Head of Mostazafan Foundation
- In office 6 September 1989 – 22 July 1999
- Appointed by: Ali Khamenei
- President: Akbar Hashemi Rafsanjani Mohammad Khatami
- Supreme Leader: Ali Khamenei
- Preceded by: Mir-Hossein Mousavi
- Succeeded by: Mohammad Forouzandeh

Minister of Revolutionary Guards
- In office 9 November 1982 – 13 September 1988
- President: Ali Khamenei
- Prime Minister: Mir-Hossein Mousavi
- Supreme Leader: Ruhollah Khomeini
- Preceded by: Ministry founded
- Succeeded by: Mahmoud Pakravan [fa] (acting) Ali Shamkhani

Personal details
- Born: 1940 (age 85–86) Tehran, Pahlavi Iran
- Party: Islamic Coalition Party
- Awards: Order of Nasr

Military service
- Allegiance: Iran
- Branch/service: Islamic Revolutionary Guard Corps
- Years of service: 1979–present
- Rank: Brigadier General
- Battles/wars: Iran–Iraq War

= Mohsen Rafighdoost =

Iranian politician

Mohsen Rafighdoust (also Rafiqdoust, محسن رفیقدوست) is an Iranian military officer in the Revolutionary Guards and conservative politician. He is a member of the Islamic Coalition Party.

==Early life==
Rafighdoost was born around 1940 in south Tehran. His family background is that of a bazaari, the traditional class of people who work in the bazaar. His father was a fruit and vegetable merchant at the Tehran bazaar. His family was very religious and close to Ruhollah Khomeini. In 1953, Rafighdoost was expelled from secondary school due to his pro-Mosaddegh activities.

==Military career==
Mohsen Rafighdoost was the head of Ruhollah Khomeini's security detail in 1979 during the Iranian Revolution, and helped found the Revolutionary Guards who helped eliminate opposition to theocratic rule in the Islamic Republic.

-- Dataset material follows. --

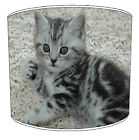Lampshade Ideal To Match British Short hair Cat Cushion cat Blankets & Pictures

He drove Ruhollah Khomeini, the leader of the (Iranian) Revolution, from Tehran international airport into Tehran, during Khomeini's triumphant return to Iran from France, while hundreds of Iranians crowded the road to welcome Khomeini back. He later said that this was the most important day of his life and "crowds were all over the car, touching and hanging on to it."

He served from 1982 to 1988 as Minister of the Revolutionary Guards, during which time he put down internal dissent and obtained weapons from foreign countries for the Iran–Iraq War.

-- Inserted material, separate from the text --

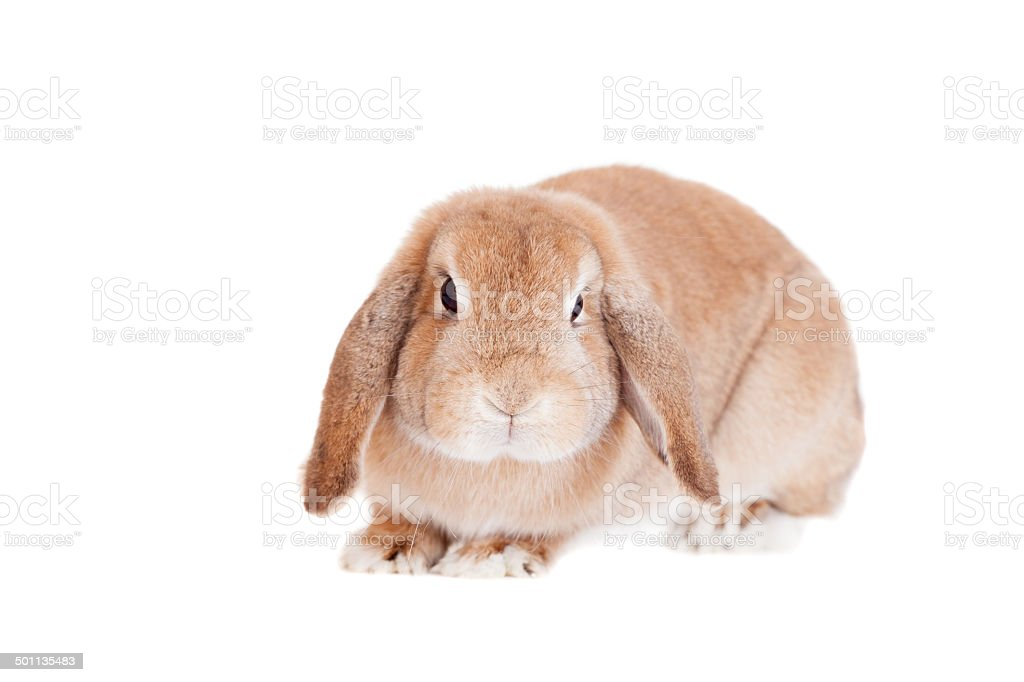 Rabbit Ram breed, red color stock photo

Rafighdoost said in a 2014 interview that he twice suggested to Ali Khamenei that Iran develop weapons of mass destruction to counter their use by Saddam Hussein. Rafighdoost claimed that both times Ali Khamenei rejected the idea, reasoning that it would be against Islam.

==Business career==
In 1989 he was appointed head of the Mostazafan Foundation or Bonyad-e Mostazafen va Janbazan (Foundation of the Oppressed), "the second-largest commercial enterprise" in Iran behind the state-owned National Iranian Oil Company where he remained until 1999.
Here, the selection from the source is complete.